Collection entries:
==============================

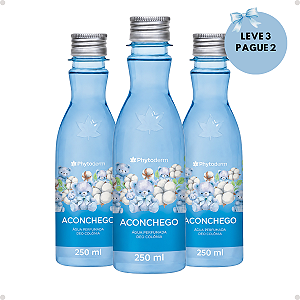 Água Perfumada Deo Colônia Phytoderm Leve 3 Pague 2 Aconchego 250ml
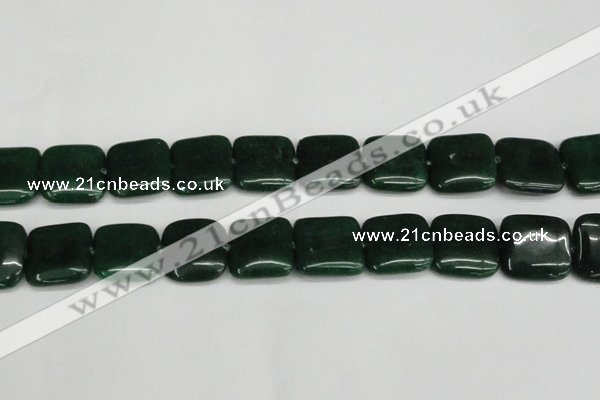 CCN3809 15.5 inches 20*20mm square candy jade beads wholesale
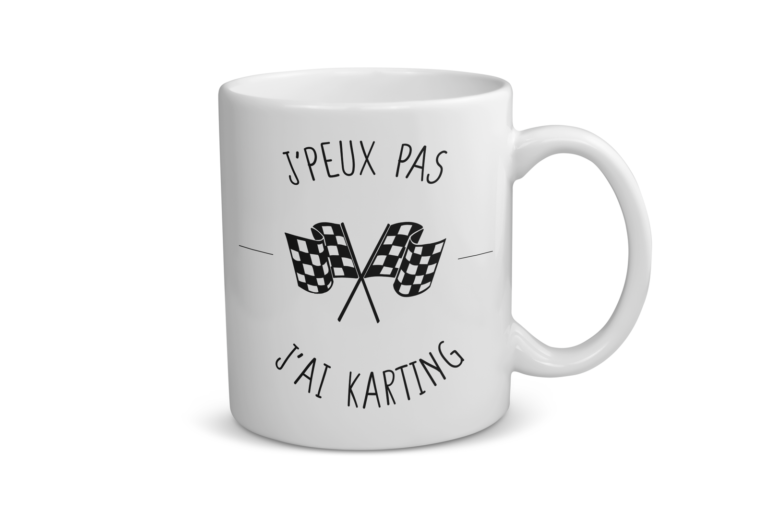 Mug céramique | J’peux pas j’ai karting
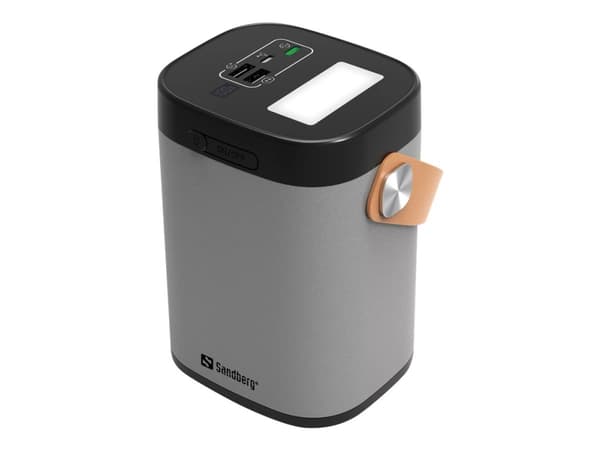 Sandberg Active - Strømbank - 60000 mAh - 222 Wh - 20 watt - 5 A - QC 2.0, QC 3.0, SCP, VOOC - 2 utgangskontakter (USB, 24 pin USB-C)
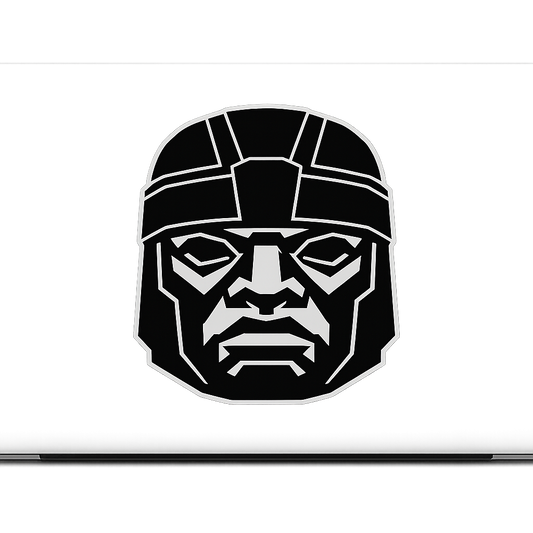 MX Olmec Head Sticker Decal Vinyl Laptop Car Window Bumper AUTO Water Bottle Helmets Waterproof Modern Geometric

==============================

Exercise brief: Repeat exactly the lines from the one containing "CCN3809 15.5 inches" to the last line of the data above, both included, and write no pictures into the copy.

Exercise response:
 CCN3809 15.5 inches 20*20mm square candy jade beads wholesale
 Mug céramique | J’peux pas j’ai karting
 Sandberg Active - Strømbank - 60000 mAh - 222 Wh - 20 watt - 5 A - QC 2.0, QC 3.0, SCP, VOOC - 2 utgangskontakter (USB, 24 pin USB-C)
 MX Olmec Head Sticker Decal Vinyl Laptop Car Window Bumper AUTO Water Bottle Helmets Waterproof Modern Geometric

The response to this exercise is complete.